Je songe ensuite aux épreuves que des gens sont en train de traverser présentement, quelque part sur le globe. Cette petite fille qui pleure la mort de sa mère — je m’occupe de sa peine. Cette famille qui vient de perdre leur maison à la suite d’un tremblement de terre — je m’occupe de leur souffrance également.
Puisque j’ai déjà mal, autant libérer le monde entier de ce poids en même temps. Il est très important de baser ce souhait sur la compassion et non pas sur une idée masochiste. L’objectif n’est pas de se faire souffrir plus qu’avant, mais de chercher à ce que les autres ne souffrent pas à nos côtés.
Cette pensée sincère transforme complètement mon esprit. Immédiatement, mon inconfort ne m’atteint plus autant, car c’est un sacrifice minime pour sauver le reste du monde de sa tristesse. Si je dois connaître ces difficultés pour que plus personne n’ait à le faire, alors je le ferai avec plaisir.

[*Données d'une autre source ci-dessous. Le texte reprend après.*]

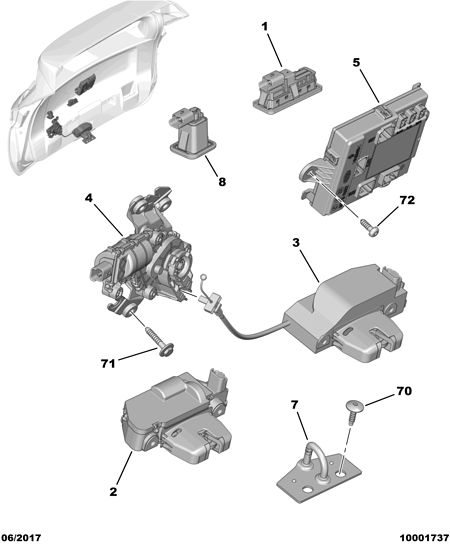 1
5
8
4
72
3
71
70
7
2
06/2017
10001737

Bien sûr, ce n’est pas une formule magique : les gens ne cessent pas réellement de souffrir à l’instant même où j’ai cette pensée. Cependant, cela me donne une raison — même fictive — d’accepter mon mal actuel. Et en l’acceptant, son emprise sur moi devient infiniment moins imposante.

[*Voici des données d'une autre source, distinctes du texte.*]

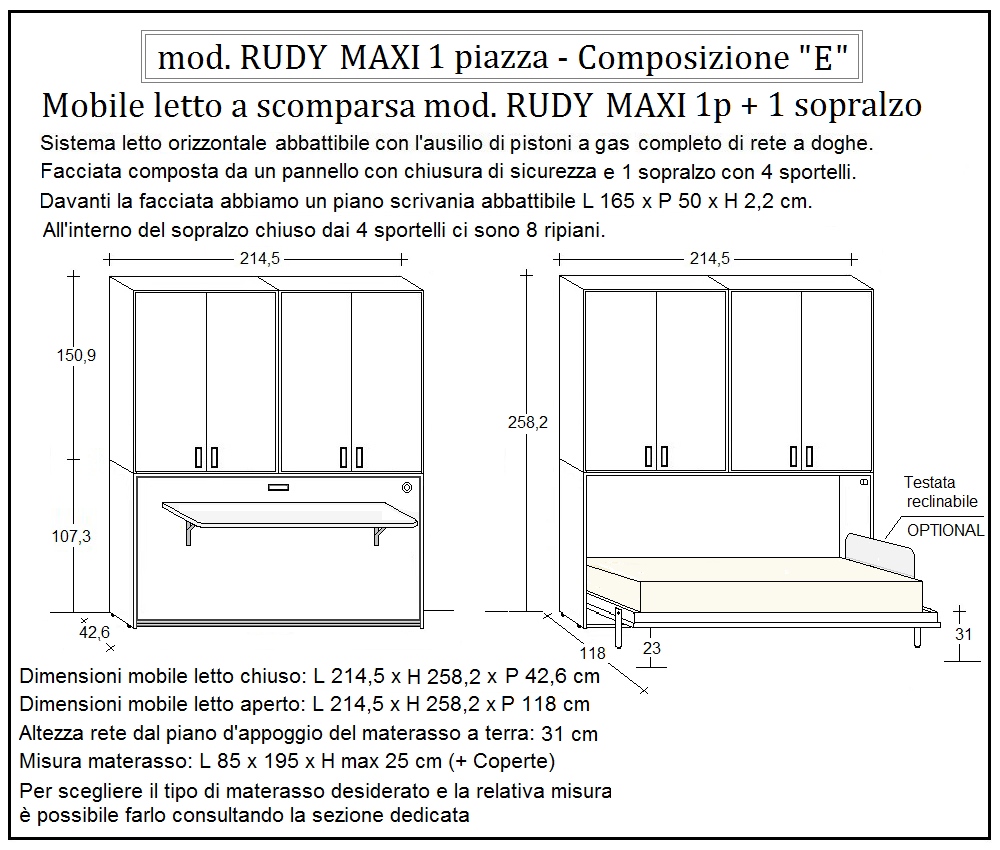 mod. RUDY MAXI 1 piazza - Composizione "E"

Mobile letto a scomparsa mod. RUDY MAXI 1p + 1 sopralzo

Sistema letto orizzontale abbattibile con l'ausilio di pistoni a gas completo di rete a doghe.
Facciata composta da un pannello con chiusura di sicurezza e 1 sopralzo con 4 sportelli.
Davanti la facciata abbiamo un piano scrivania abbattibile L 165 x P 50 x H 2,2 cm.
All'interno del sopralzo chiuso dai 4 sportelli ci sono 8 ripiani.

214,5

150,9

107,3

42,6

214,5

258,2

Testata reclinabile

OPTIONAL

118

23

31

Dimensioni mobile letto chiuso: L 214,5 x H 258,2 x P 42,6 cm
Dimensioni mobile letto aperto: L 214,5 x H 258,2 x P 118 cm
Altezza rete dal piano d'appoggio del materasso a terra: 31 cm
Misura materasso: L 85 x 195 x H max 25 cm (+ Coperte)
Per scegliere il tipo di materasso desiderato e la relativa misura è possibile farlo consultando la sezione dedicata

Je compare cette méthode au phénomène qui se produit lorsqu’on combat notre peur pour quelqu’un d’autre. Par exemple, il m’est arrivé d’attraper une araignée parce que mon amie en avait très peur. Si j’avais été seule, j’aurais été terrifiée et paniquée, mais puisque je le faisais pour quelqu’un d’autre, mon esprit n’était aucunement affecté par la situation. En cet instant précis, je préférerais souffrir pour que mon amie n’ait pas à le faire, et de ce fait, je ne souffrais plus.

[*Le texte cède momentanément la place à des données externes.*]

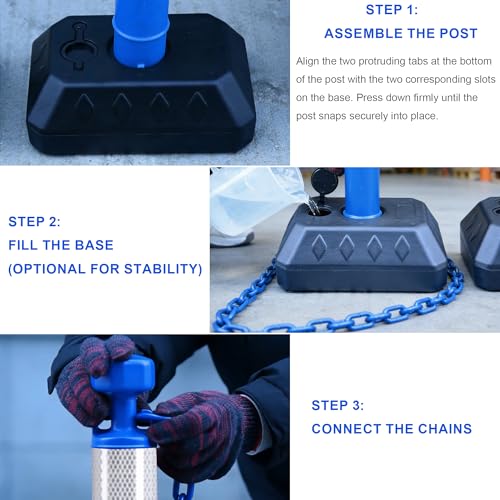 STEP 1:
ASSEMBLE THE POST

Align the two protruding tabs at the bottom of the post with the two corresponding slots on the base. Press down firmly until the post snaps securely into place.

STEP 2:
FILL THE BASE
(OPTIONAL FOR STABILITY)

STEP 3:
CONNECT THE CHAINS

La douleur encourage la souffrance, mais elle ne l’oblige pas.
C’est pour cette raison que deux personnes qui font face au même drame ne réagiront pas de la même façon. Il y a des gens qui développent un handicap et en deviennent totalement anéantis, tandis que d’autres réussissent à mener leur vie paisiblement. Il y a des gens extrêmement pauvres qui réussissent à être heureux malgré leurs conditions difficiles de vie, tandis que d’autres dans la même situation sont en grave détresse.
On ne peut pas contrôler la source de la douleur, mais celle-ci ne peut pas contrôler l’intensité de la souffrance qu’on en retire. Cela dépend entièrement de notre esprit. Puisque ces deux concepts semblent jumeaux, on a tendance à croire que notre tristesse nous est imposée par un événement extérieur, mais cette impression est trompeuse : ce n’est pas parce qu’un malheur se produit qu’on doit obligatoirement devenir malheureux. Il est possible de garder un esprit paisible même après un événement déroutant, aussi difficile cela peut-il être. Mais le premier pas est de reconnaître qu’il est possible de traverser la douleur sans souffrir, et c’est le plus important.
Lorsque vous souffrez, posez-vous la question : si je traversais volontairement cette même expérience pour aider un être cher, avec quel esprit le ferais-je ? Tentez ensuite de l’imiter.